Odd deluge of anti-populist articles lately and not all against tea-baggers.
Time.
The implication across the board seems to be that people are either misinformed or our children. They want the deficit reduced but they also want the government to focus on job creation. They hate the stimulus but they want unemployment benefits. They want budget cuts but only for other people's programs. They don't understand that payments to Wall Street firms, to the auto companies and to AIG were done for their own good.
These are all old arguments against the mob.
And some of these are funny arguments.
One says that the people are contradicting themselves because they want to cut spending but they also want a jobs program! Well, yeah. Maybe people think that the government could re-prioritize its spending in such a way that you could create jobs and ultimately close the budget deficit with the increased tax receipts. Maybe people don't think we should be spending more in Iraq and Afghanistan than we were even a few years ago. Is it really that people want the government to spend more and save more at the same time? I doubt it. It's more that they worry that the money spent so far hasn;t been spent fairly or effectively. Maybe the people have different budget priorities than their leaders or the press. It's at least possible.
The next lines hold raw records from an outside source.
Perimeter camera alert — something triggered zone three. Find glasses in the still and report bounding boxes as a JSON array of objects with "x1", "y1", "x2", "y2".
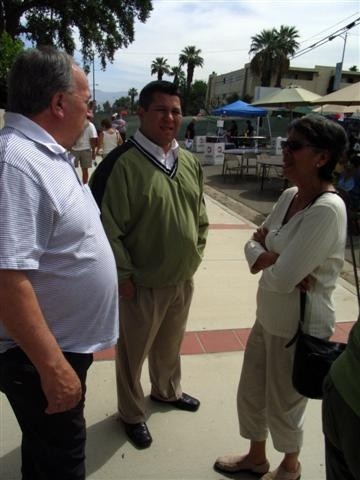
[
  {"x1": 280, "y1": 141, "x2": 322, "y2": 151},
  {"x1": 46, "y1": 87, "x2": 97, "y2": 113}
]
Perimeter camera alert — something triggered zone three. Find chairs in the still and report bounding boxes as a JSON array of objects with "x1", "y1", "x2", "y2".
[{"x1": 222, "y1": 151, "x2": 260, "y2": 179}]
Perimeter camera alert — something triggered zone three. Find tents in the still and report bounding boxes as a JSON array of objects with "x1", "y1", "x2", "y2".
[{"x1": 212, "y1": 99, "x2": 270, "y2": 148}]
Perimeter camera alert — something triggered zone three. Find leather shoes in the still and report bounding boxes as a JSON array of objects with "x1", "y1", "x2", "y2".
[
  {"x1": 118, "y1": 415, "x2": 152, "y2": 448},
  {"x1": 150, "y1": 392, "x2": 200, "y2": 411}
]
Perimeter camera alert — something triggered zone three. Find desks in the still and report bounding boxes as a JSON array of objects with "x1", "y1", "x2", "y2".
[
  {"x1": 222, "y1": 149, "x2": 262, "y2": 178},
  {"x1": 257, "y1": 161, "x2": 289, "y2": 192}
]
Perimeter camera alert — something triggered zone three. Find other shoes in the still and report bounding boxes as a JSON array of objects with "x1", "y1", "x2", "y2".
[
  {"x1": 261, "y1": 463, "x2": 302, "y2": 480},
  {"x1": 213, "y1": 456, "x2": 270, "y2": 480}
]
Another argument against the people is that people hated the auto bailouts just as much as the bank bailouts. But the auto bailouts helped auto workers -- you know, the very middle class workers the people keep saying deserve the help. What a tin eared criticism! The objection wasn't that auto workers were helped it's that they were helped while other people suffered. Why did the government help auto workers but not nurses, lumber jacks or magazine writers? Besides, thousands of autoworkers lost their jobs anyway.
Then there's the health care argument. These fools don't like a bill that gives them many things they want! Is it possibly because the bill also doesn't give them many things they want? Or even that it was badly explained?
Our civic debate is drifting in a dangerous direction. We're telling the hoi polloi to shut up. We want blue ribbon bipartisan commissions to make tough choices for us instead. The sentiment is deeply undemocratic and it is, as Jim Sleeper notices on the other side of the page, very Hamiltonian.
There's really no reason for populism to be a dirty word. It's flat out the case that the government's response to the financial crisis and to the recession was deeply unfair. Rather than tell the people to get over it our government should be trying to set things right.